Image and question records:
☆ ☆ ☆
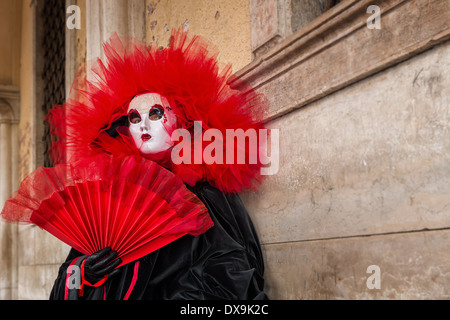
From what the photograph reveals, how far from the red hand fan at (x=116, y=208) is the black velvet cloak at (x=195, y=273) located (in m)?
0.06

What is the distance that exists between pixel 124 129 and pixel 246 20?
715mm

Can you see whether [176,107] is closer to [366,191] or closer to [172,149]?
[172,149]

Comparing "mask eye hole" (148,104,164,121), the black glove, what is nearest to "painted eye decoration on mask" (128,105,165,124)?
"mask eye hole" (148,104,164,121)

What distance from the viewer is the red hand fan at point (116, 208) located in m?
1.51

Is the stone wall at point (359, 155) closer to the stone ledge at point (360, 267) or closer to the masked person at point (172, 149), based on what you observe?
the stone ledge at point (360, 267)

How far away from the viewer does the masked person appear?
150 centimetres

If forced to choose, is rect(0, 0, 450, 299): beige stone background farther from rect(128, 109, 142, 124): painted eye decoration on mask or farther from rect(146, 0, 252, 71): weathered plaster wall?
rect(128, 109, 142, 124): painted eye decoration on mask

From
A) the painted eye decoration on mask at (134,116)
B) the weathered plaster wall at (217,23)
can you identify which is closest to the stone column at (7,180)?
the weathered plaster wall at (217,23)

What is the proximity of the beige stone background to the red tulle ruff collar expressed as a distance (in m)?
0.12

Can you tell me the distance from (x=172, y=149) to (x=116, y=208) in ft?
1.03

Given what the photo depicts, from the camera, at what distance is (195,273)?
1.50 metres

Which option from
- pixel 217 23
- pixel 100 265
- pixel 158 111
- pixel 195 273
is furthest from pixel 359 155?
pixel 217 23

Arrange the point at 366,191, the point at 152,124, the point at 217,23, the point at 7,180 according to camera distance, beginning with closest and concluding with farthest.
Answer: the point at 366,191
the point at 152,124
the point at 217,23
the point at 7,180
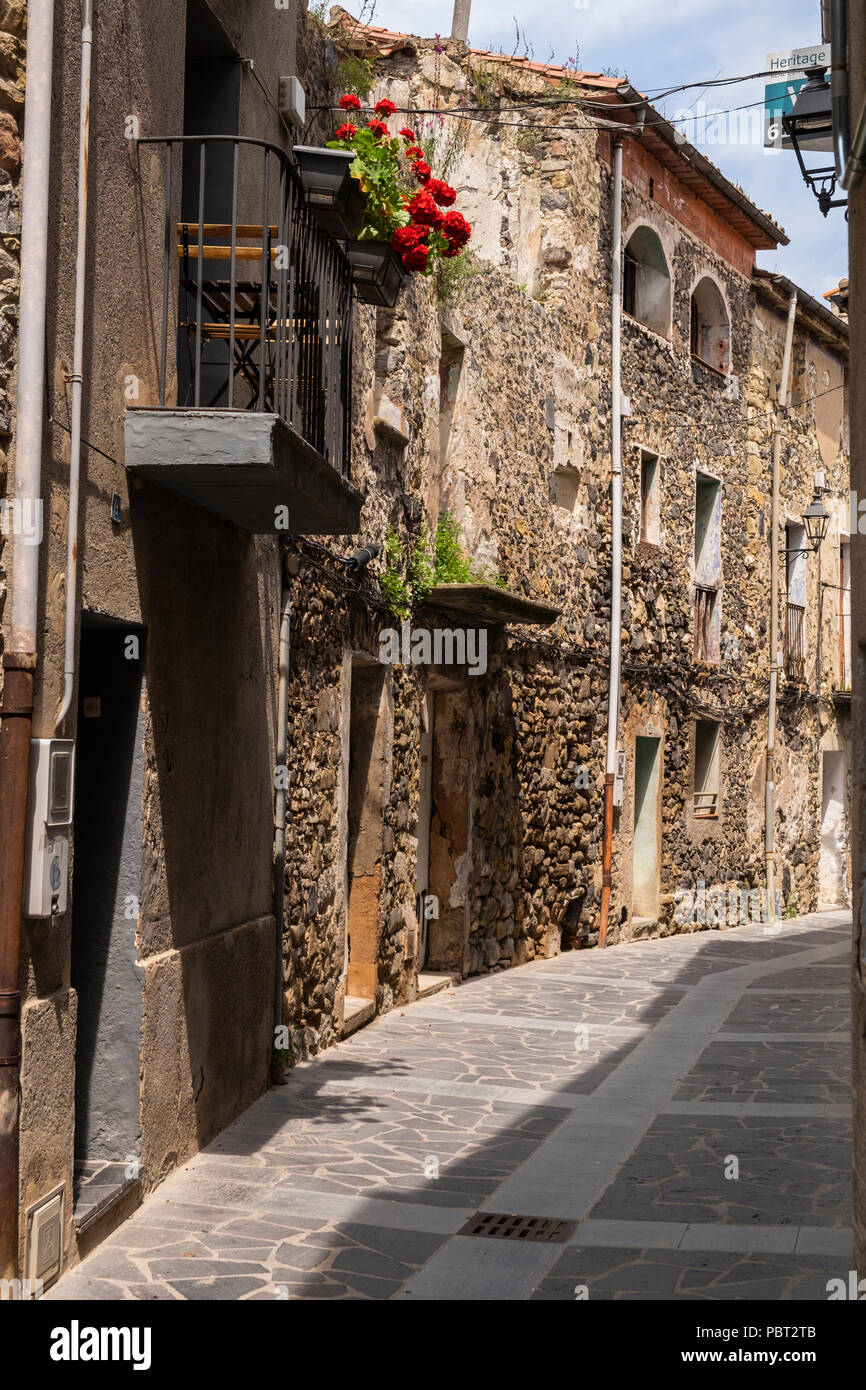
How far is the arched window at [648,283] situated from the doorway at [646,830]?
15.9 feet

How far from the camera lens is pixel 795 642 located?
2042 cm

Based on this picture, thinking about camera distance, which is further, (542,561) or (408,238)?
(542,561)

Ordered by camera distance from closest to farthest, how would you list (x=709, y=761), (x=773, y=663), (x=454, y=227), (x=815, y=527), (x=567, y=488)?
(x=454, y=227) → (x=567, y=488) → (x=709, y=761) → (x=773, y=663) → (x=815, y=527)

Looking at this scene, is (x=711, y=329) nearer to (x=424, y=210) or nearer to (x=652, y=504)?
(x=652, y=504)

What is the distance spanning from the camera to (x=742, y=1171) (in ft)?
20.6

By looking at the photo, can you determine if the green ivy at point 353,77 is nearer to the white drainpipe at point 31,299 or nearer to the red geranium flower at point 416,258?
the red geranium flower at point 416,258

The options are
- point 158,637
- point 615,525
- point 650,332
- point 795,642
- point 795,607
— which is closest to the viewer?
point 158,637

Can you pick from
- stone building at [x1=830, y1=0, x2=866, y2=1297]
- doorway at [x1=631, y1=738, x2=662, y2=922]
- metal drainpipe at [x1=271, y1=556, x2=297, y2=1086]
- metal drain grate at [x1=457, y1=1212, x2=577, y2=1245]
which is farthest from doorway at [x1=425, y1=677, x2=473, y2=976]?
stone building at [x1=830, y1=0, x2=866, y2=1297]

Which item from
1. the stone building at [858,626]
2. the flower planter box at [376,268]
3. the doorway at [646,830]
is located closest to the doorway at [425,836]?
the flower planter box at [376,268]

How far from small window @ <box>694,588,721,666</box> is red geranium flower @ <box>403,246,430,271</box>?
34.5ft

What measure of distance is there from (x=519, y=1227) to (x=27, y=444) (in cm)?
344

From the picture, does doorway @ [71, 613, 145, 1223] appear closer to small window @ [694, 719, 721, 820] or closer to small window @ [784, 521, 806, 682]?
small window @ [694, 719, 721, 820]

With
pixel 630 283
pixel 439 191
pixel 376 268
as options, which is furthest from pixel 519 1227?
pixel 630 283

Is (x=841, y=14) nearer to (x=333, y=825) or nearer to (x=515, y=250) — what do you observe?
(x=333, y=825)
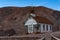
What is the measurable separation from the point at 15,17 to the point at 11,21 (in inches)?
111

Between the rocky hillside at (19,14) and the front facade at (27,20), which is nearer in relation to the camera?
the front facade at (27,20)

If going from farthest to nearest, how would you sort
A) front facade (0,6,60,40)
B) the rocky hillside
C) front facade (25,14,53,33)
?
1. the rocky hillside
2. front facade (0,6,60,40)
3. front facade (25,14,53,33)

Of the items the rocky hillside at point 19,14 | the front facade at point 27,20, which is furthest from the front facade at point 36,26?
the rocky hillside at point 19,14

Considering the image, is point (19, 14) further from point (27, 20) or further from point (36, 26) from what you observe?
point (36, 26)

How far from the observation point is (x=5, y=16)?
186 feet

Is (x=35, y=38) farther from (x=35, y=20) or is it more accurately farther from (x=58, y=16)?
(x=58, y=16)

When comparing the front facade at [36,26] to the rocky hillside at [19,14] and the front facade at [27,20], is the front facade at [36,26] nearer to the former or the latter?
the front facade at [27,20]

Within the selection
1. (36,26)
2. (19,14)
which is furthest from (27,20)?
(19,14)

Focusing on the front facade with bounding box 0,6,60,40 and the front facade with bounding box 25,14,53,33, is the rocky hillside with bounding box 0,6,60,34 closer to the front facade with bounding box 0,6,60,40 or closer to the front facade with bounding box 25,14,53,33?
the front facade with bounding box 0,6,60,40

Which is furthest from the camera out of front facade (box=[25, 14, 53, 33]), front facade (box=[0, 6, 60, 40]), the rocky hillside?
the rocky hillside

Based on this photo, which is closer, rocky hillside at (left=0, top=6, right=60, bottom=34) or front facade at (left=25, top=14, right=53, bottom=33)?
front facade at (left=25, top=14, right=53, bottom=33)

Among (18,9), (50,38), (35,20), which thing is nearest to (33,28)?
(35,20)

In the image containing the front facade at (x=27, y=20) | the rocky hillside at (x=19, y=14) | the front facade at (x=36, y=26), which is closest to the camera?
the front facade at (x=36, y=26)

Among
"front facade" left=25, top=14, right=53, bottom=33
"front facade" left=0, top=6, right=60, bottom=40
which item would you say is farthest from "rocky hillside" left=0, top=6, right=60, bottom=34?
☆ ☆ ☆
§ **Task instructions**
Each record must be quoted in full and exactly. Do not include the pictures.

§ **Complete output**
From what the photograph reveals, how far from the red hand fan at (x=116, y=208) is the black velvet cloak at (x=195, y=273) located (in m)?
0.06

What is the distance that exists between pixel 124 129 and pixel 246 20?
715mm

Can you see whether [176,107] is closer to [366,191] or closer to [172,149]?
[172,149]

Comparing "mask eye hole" (148,104,164,121), the black glove, what is nearest to "painted eye decoration on mask" (128,105,165,124)?
"mask eye hole" (148,104,164,121)

What distance from the viewer is the red hand fan at point (116, 208) located in m?
1.51

Is the stone wall at point (359, 155) closer to the stone ledge at point (360, 267) or closer to the masked person at point (172, 149), based on what you observe?
the stone ledge at point (360, 267)

How far away from the viewer does the masked person appear?
150 centimetres

If forced to choose, is rect(0, 0, 450, 299): beige stone background farther from rect(128, 109, 142, 124): painted eye decoration on mask or farther from rect(146, 0, 252, 71): weathered plaster wall?
rect(128, 109, 142, 124): painted eye decoration on mask

From
A) the painted eye decoration on mask at (134,116)
B) the weathered plaster wall at (217,23)
can you identify which is closest to the stone column at (7,180)?
the weathered plaster wall at (217,23)

What is the proximity of the beige stone background to the red tulle ruff collar expressed as a distance (in m)?
0.12

Can you tell me the distance from (x=172, y=149) to (x=116, y=208) in ft?
1.03

Given what the photo depicts, from the camera, at what distance is (195,273)?
1.50 metres

Which option from
- pixel 217 23
- pixel 100 265
- pixel 158 111
- pixel 195 273
is furthest from pixel 359 155?
pixel 217 23

Arrange the point at 366,191, the point at 152,124, the point at 217,23, the point at 7,180 according to camera distance, beginning with closest and concluding with farthest.
Answer: the point at 366,191
the point at 152,124
the point at 217,23
the point at 7,180
How far is the arched window at [648,283] situated from the doorway at [646,830]?
15.9 feet

How far from the camera lens is pixel 795 642 located?
2042 cm

Based on this picture, thinking about camera distance, which is further, (542,561) or (408,238)?
(542,561)

Ordered by camera distance from closest to farthest, how would you list (x=709, y=761), (x=773, y=663), (x=454, y=227), (x=815, y=527), (x=567, y=488)?
(x=454, y=227) → (x=567, y=488) → (x=709, y=761) → (x=773, y=663) → (x=815, y=527)

Looking at this scene, is (x=711, y=329) nearer to (x=424, y=210) or nearer to (x=652, y=504)?
(x=652, y=504)

What is the distance spanning from the camera to (x=742, y=1171) (in ft)?
20.6

By looking at the photo, can you determine if the green ivy at point 353,77 is nearer to the white drainpipe at point 31,299 or nearer to the red geranium flower at point 416,258?
the red geranium flower at point 416,258

The options are
- point 158,637
- point 615,525
- point 650,332
- point 795,642
- point 795,607
— which is closest to the viewer?
point 158,637

Can you pick from
- stone building at [x1=830, y1=0, x2=866, y2=1297]
- doorway at [x1=631, y1=738, x2=662, y2=922]
- metal drainpipe at [x1=271, y1=556, x2=297, y2=1086]
- metal drain grate at [x1=457, y1=1212, x2=577, y2=1245]
which is farthest from doorway at [x1=425, y1=677, x2=473, y2=976]?
stone building at [x1=830, y1=0, x2=866, y2=1297]

Which item from
1. the stone building at [858,626]
2. the flower planter box at [376,268]
3. the doorway at [646,830]
is located closest to the doorway at [425,836]?
the flower planter box at [376,268]

How far from small window @ <box>694,588,721,666</box> is red geranium flower @ <box>403,246,430,271</box>?
34.5ft

What measure of distance is there from (x=519, y=1227) to (x=27, y=444) (in cm)?
344

From the picture, does doorway @ [71, 613, 145, 1223] appear closer to small window @ [694, 719, 721, 820] or closer to small window @ [784, 521, 806, 682]?
small window @ [694, 719, 721, 820]

With
pixel 630 283
pixel 439 191
pixel 376 268
as options, which is furthest from pixel 519 1227?
pixel 630 283

Is (x=841, y=14) nearer to (x=333, y=825) or nearer to (x=515, y=250) — what do you observe?
(x=333, y=825)
What is the measurable separation from the point at 15,17 to the point at 11,21 (in inches)?
111

Between the rocky hillside at (19,14) and the front facade at (27,20), which is nearer in relation to the camera?
the front facade at (27,20)

If going from farthest to nearest, how would you sort
A) front facade (0,6,60,40)
B) the rocky hillside
C) front facade (25,14,53,33)
?
1. the rocky hillside
2. front facade (0,6,60,40)
3. front facade (25,14,53,33)

Of the items the rocky hillside at point 19,14 | the front facade at point 27,20, which is furthest from the front facade at point 36,26?
the rocky hillside at point 19,14

Considering the image, is point (19, 14) further from point (27, 20) or further from point (36, 26) from what you observe?
point (36, 26)

How far from the observation point is (x=5, y=16)?
186 feet

Is (x=35, y=38) farther from (x=35, y=20) or is it more accurately farther from (x=58, y=16)?
(x=58, y=16)

When comparing the front facade at [36,26] to the rocky hillside at [19,14] and the front facade at [27,20], is the front facade at [36,26] nearer to the former or the latter?
the front facade at [27,20]

Within the selection
1. (36,26)
2. (19,14)
which is furthest from (27,20)?
(19,14)

Focusing on the front facade with bounding box 0,6,60,40 and the front facade with bounding box 25,14,53,33, is the rocky hillside with bounding box 0,6,60,34 closer to the front facade with bounding box 0,6,60,40 or closer to the front facade with bounding box 25,14,53,33?
the front facade with bounding box 0,6,60,40

Which is furthest from the camera out of front facade (box=[25, 14, 53, 33]), front facade (box=[0, 6, 60, 40]), the rocky hillside?
the rocky hillside

Based on this photo, which is closer, rocky hillside at (left=0, top=6, right=60, bottom=34) or front facade at (left=25, top=14, right=53, bottom=33)?
front facade at (left=25, top=14, right=53, bottom=33)

Among (18,9), (50,38), (35,20), which thing is nearest to (33,28)?
(35,20)

In the image containing the front facade at (x=27, y=20) | the rocky hillside at (x=19, y=14) | the front facade at (x=36, y=26), which is closest to the camera?
the front facade at (x=36, y=26)

Among
"front facade" left=25, top=14, right=53, bottom=33
"front facade" left=0, top=6, right=60, bottom=40
which item would you say is farthest from "rocky hillside" left=0, top=6, right=60, bottom=34?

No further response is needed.